Here in Columbia, nearly everything was something else before it became something. I have heard and read many people (including CA) refer to the “natural” setting in Symphony Woods. I say not so. Before being purchased in the mid 1960’s, the land that is most of town center was owned by a man named Isadore Gudelsky. An account of Mr. Gudelsky can be found in the book Creating a New City, edited by Robert Tennenbaum. The following passage appears in the Chapter Land Acquisition: The Realtor’s Perspective and written by the realtor employed by Rouse, Robert Moxley.
The Gudelsky family was in the sand and gravel business (known as Contee) as well as the concrete and asphalt business. They owned thousands of acres of land between Baltimore and Washington, which they mined for the aggregate existing thereon.
They always bought land, but never sold any. They would, however, develop commercial buildings on it once the sand and gravel had been removed. Isadore Gudelsky was the administrator, so to speak, of all the family businesses while his brother, Homer, was in charge of operations. Another brother, Henry was in the concrete block business. Most of the Guldelsky land was titled in the family name or Contee or Percon, but it was all generally referred to as Contee property.

::::::::::

REQUIRED WORK:
**1.** In the passage about the Gudelsky family land, which brother was in charge of operations?
**2.** Summarize the passage about the Gudelsky family land in two sentences.
**3.** Carry the passage about Columbia's town center land forward from its last sentence.
The material after this passage is separate from it.

SOURCE INFORMATION:
::::::::::

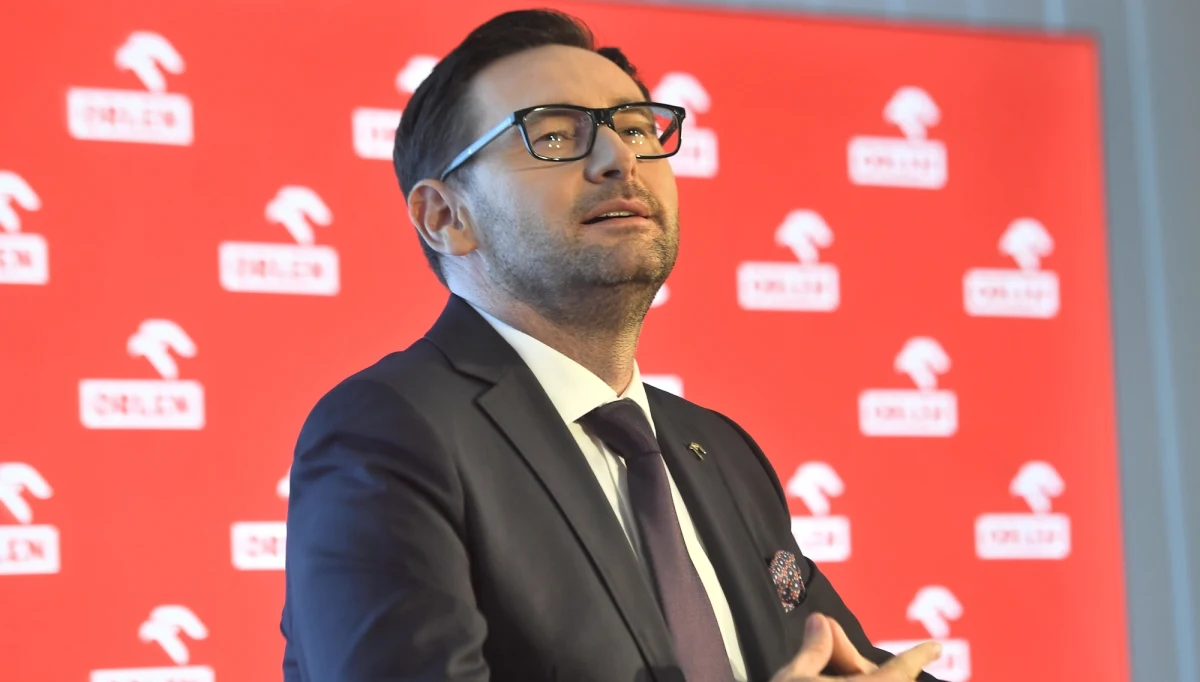 Nie widzę żadnych szans na to, aby rosyjski koncern naftowy został współwłaścicielem gdańskiej rafinerii - mówi w rozmowie z "Rzeczpospolitą" prezes PKN Orlen Daniel Obajtek. I jak dodaje, to Orlen zdecyduje, jakiego będzie miał w tej transakcji partnera, a nie KE. 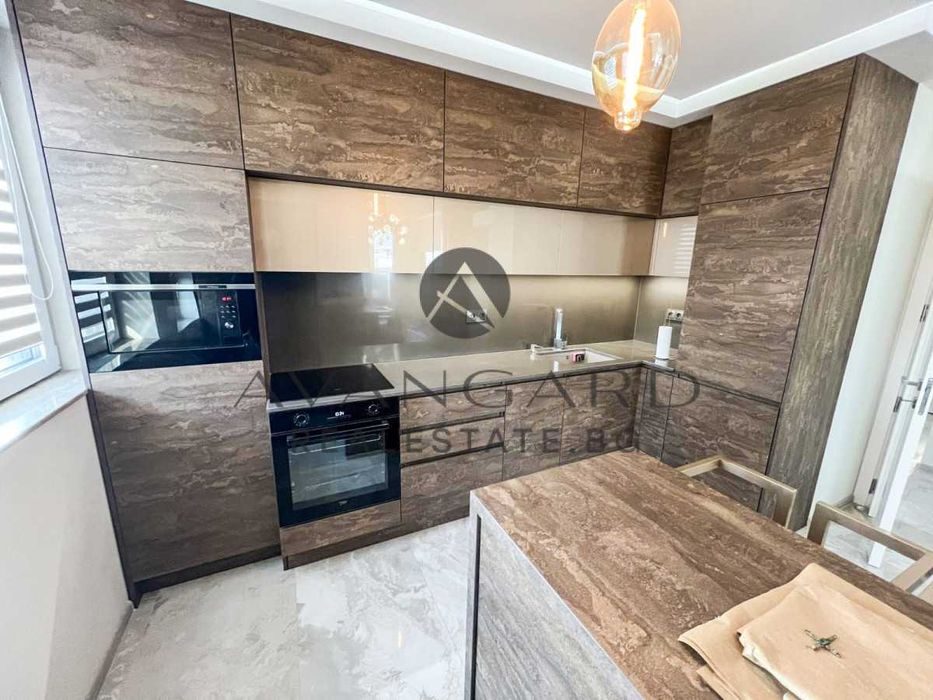 Продава се Двустаен апартамент в Пловдив, Кършияка - 98 кв.м за 1051 €/кв.м - Снимка #2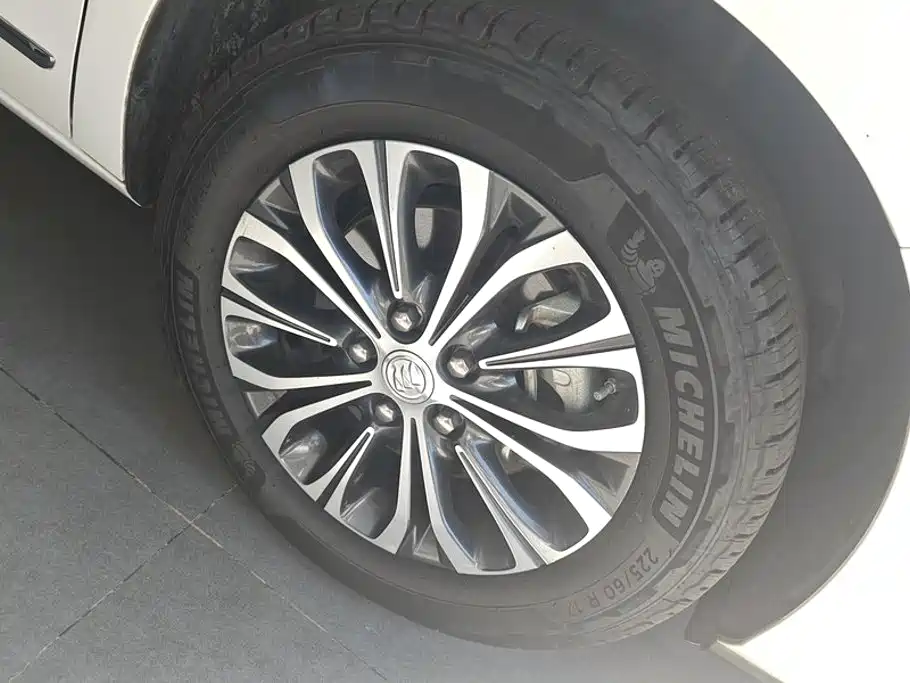 Фото 6 - Buick GL8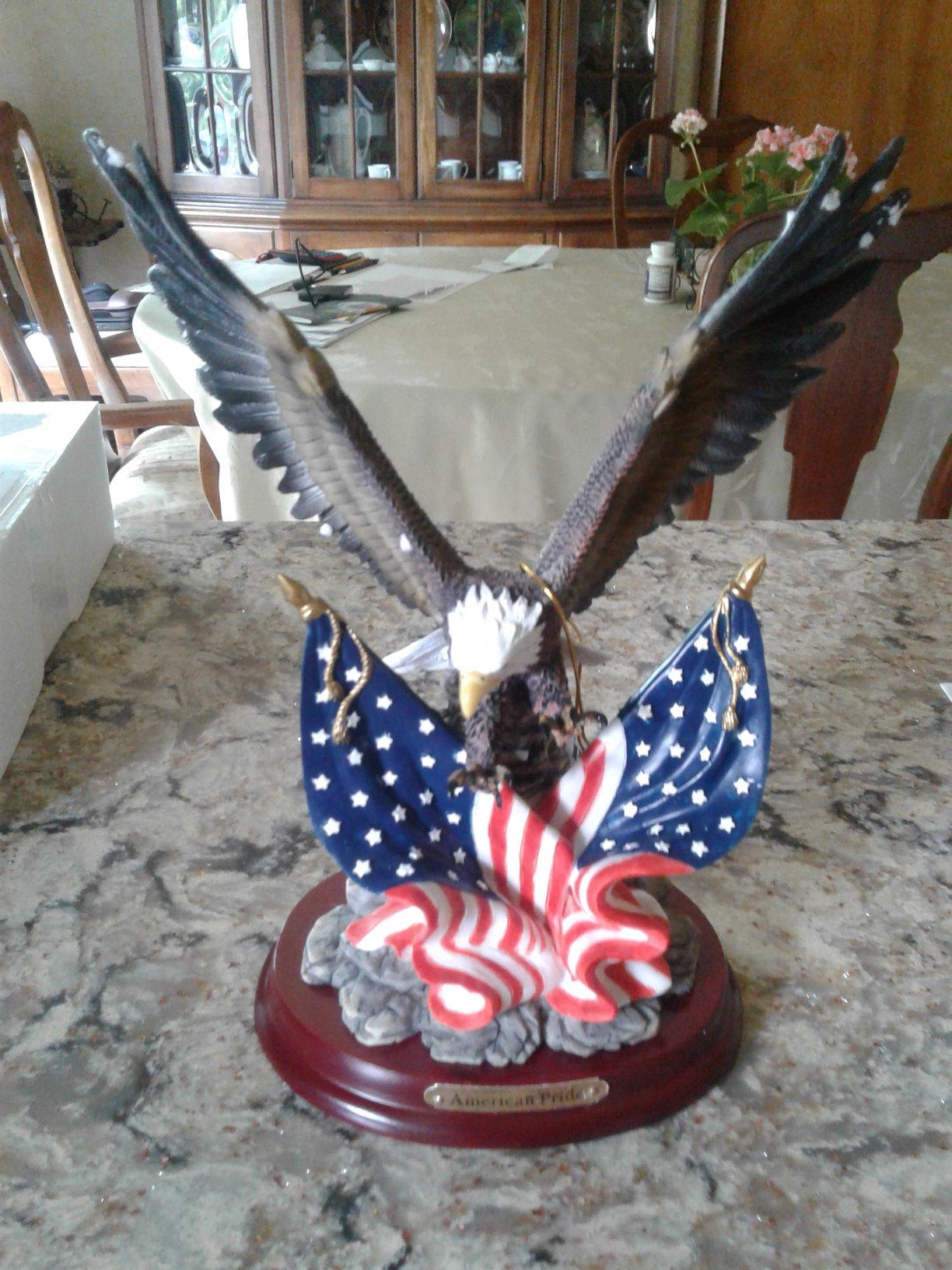 Patriotic Eagle Statue Sculpture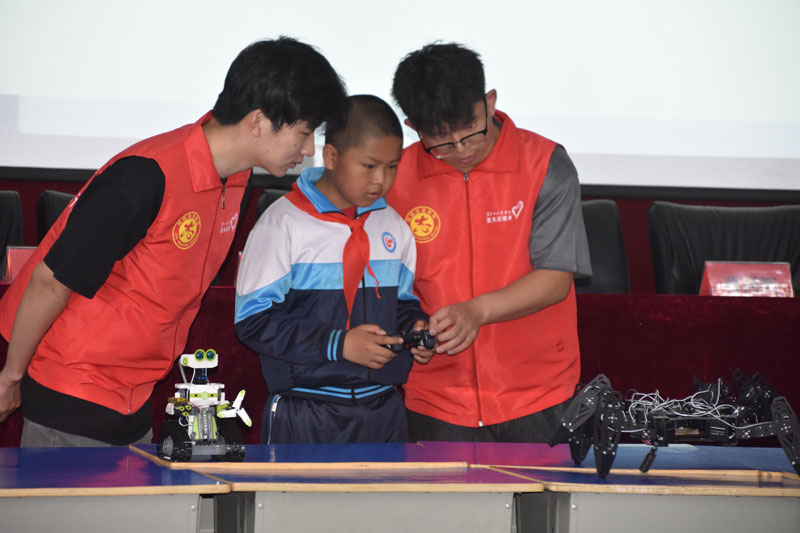 图片三：学生近距离感受科技的魅力和乐趣.jpg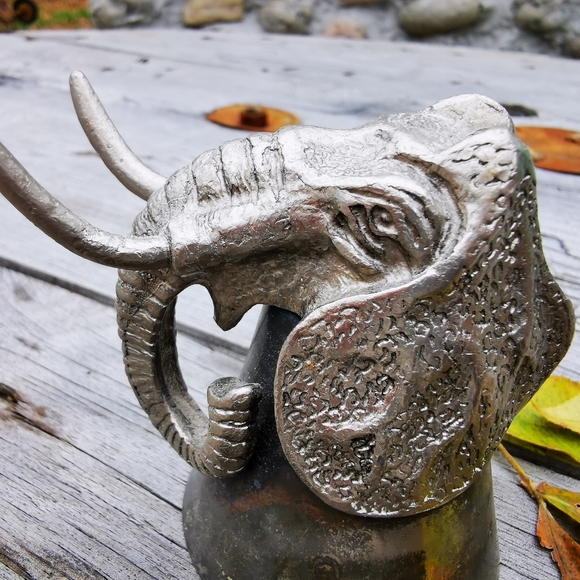 Vintage Pewter Elephant Wine Bottle Topper Shot Glass - Picture 12 of 14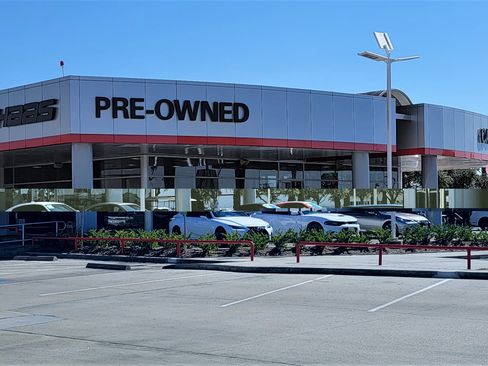 Used 2023 Toyota RAV4 LE FWD image 38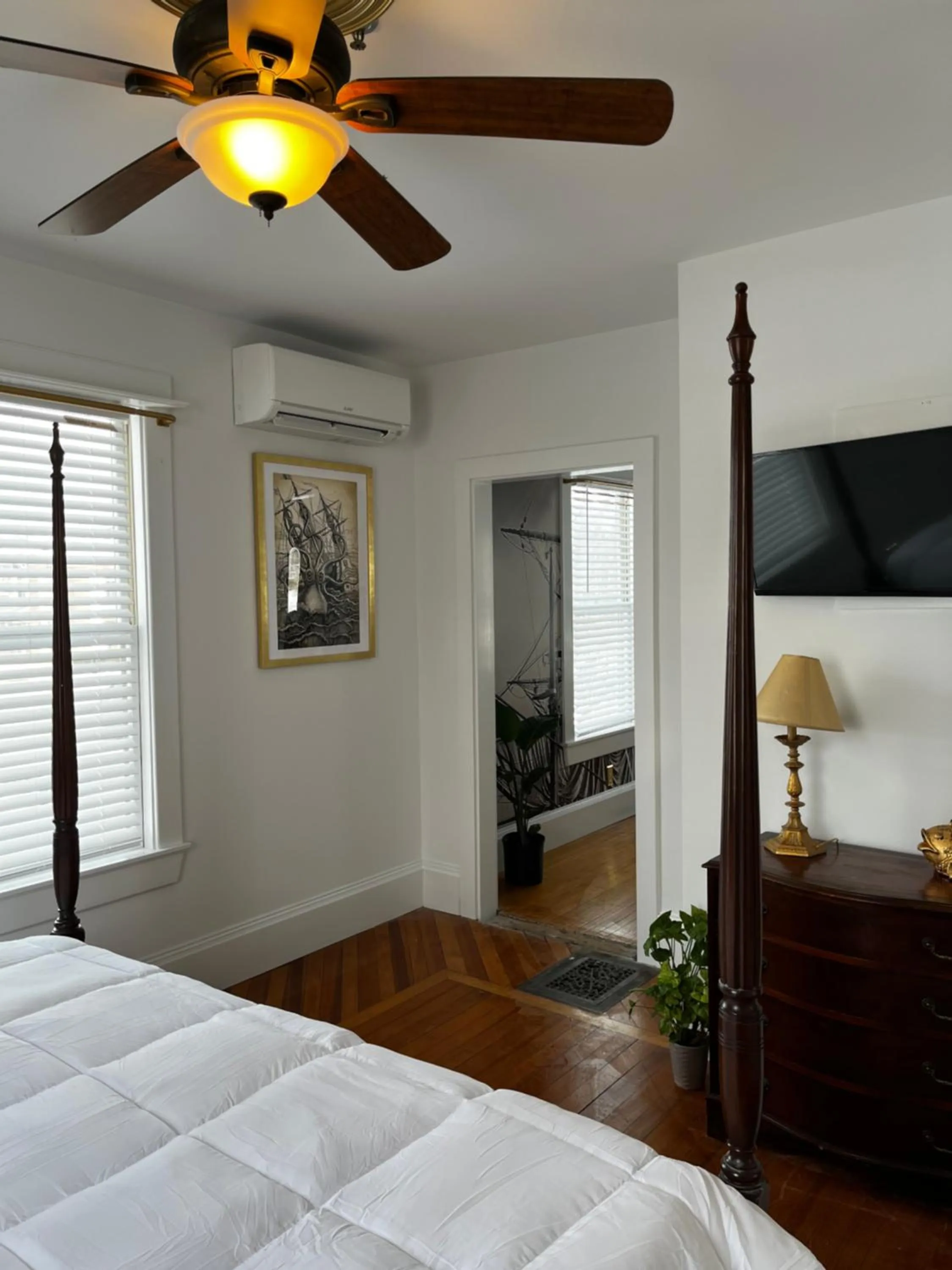 Bed in Queen Anne's Revenge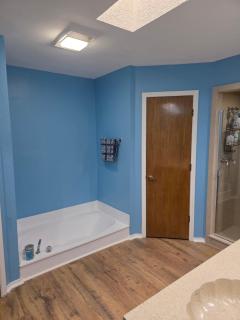 Awesome 4 bedroom home 6 minutes from AT&T stadium - 6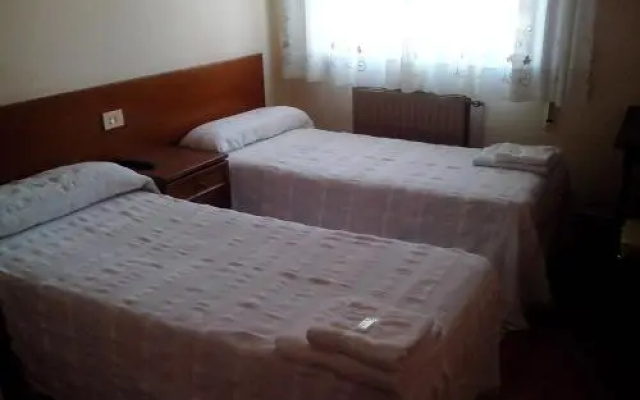 Pension Estrada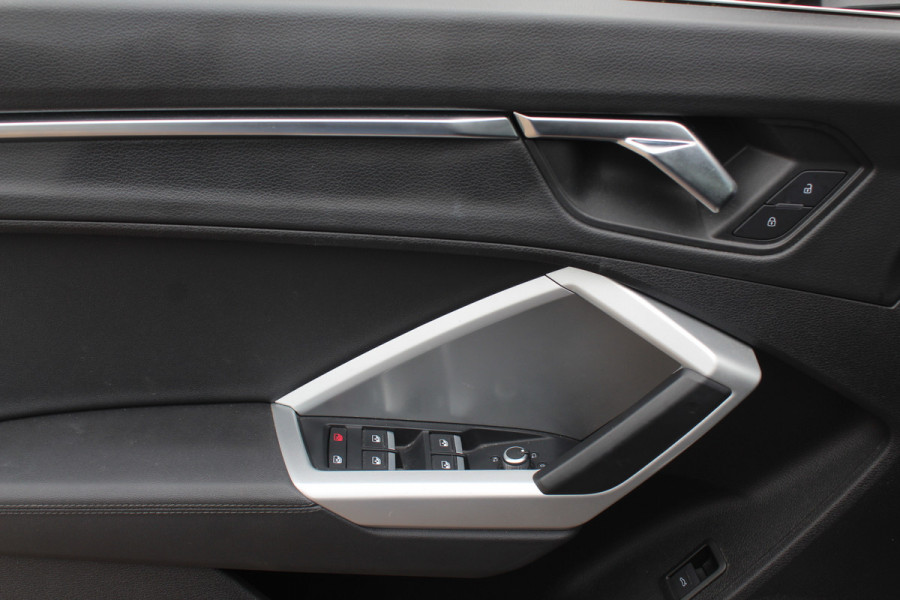 Audi Q3 35 TFSI S edition / Trekhaak / Camera / Leder&Alcantara / 18'' / Navigatie / Dodehoek / Stoelverwarming / Sportonderstel / Virtual Cockpit / Cruise Control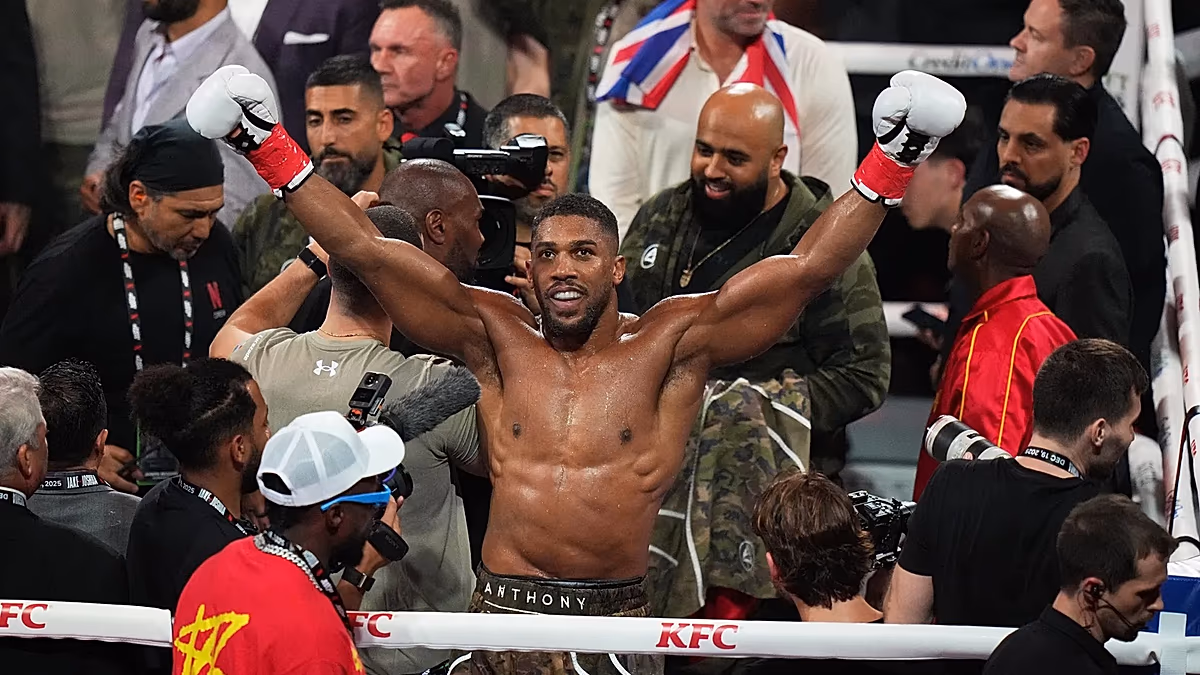A brit bokszoló, Anthony Joshua Nigériában marad, hogy felépüljön autóbaleset után – mondta a promóter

::::::::::

RESULTS BY TASK:
**1.** Homer Gudelsky was in charge of operations.

**2.** Before its purchase in the mid 1960s, most of the land that became Columbia's town center belonged to Isadore Gudelsky, whose family ran sand and gravel, concrete and asphalt businesses. The family owned thousands of acres between Baltimore and Washington, mined them for aggregate, never sold land, and built commercial buildings once the sand and gravel were gone.

**3.**
One of the parcels Contee owned was located on U.S. 29 in the very center of the targeted 15,000 acres being purchased by the Howard Research and Development Corporation (HRD), as the successor to CRD. Further, it was the planned location of the town center of the new city. Of course, Isadore Gudelsky was aware of the buying spree being conducted in Howard County, but he did not know for what purpose or by whom.
Another account of the land owned by Gudelsky can be found in the book Columbia and the New Cities, by Gurney Breckenfeld (1972):
“At last,” says Jack Jones, “we came to the Big Bear, Isidore Gudelsky. He wanted $5 million for his 1000 acres. By this time it was obvious that a big land assembly was going on, and he was a shrewd bargainer.” Moxley saw Gudelsky several times, usually in his auto, in a restaurant, or a drugstore. On Jones’s instructions, Moxley offered $1,750,000 in a property swap. Gudelsky allowed that maybe he’d take $4 million. “Finally,” says Jones, “I told Moxley that this deal had to be done.” It was an understatement. Unbeknown to him, Gudelsky held the key Columbia land: the town center, symphony hall, glade, lake site, and shopping district.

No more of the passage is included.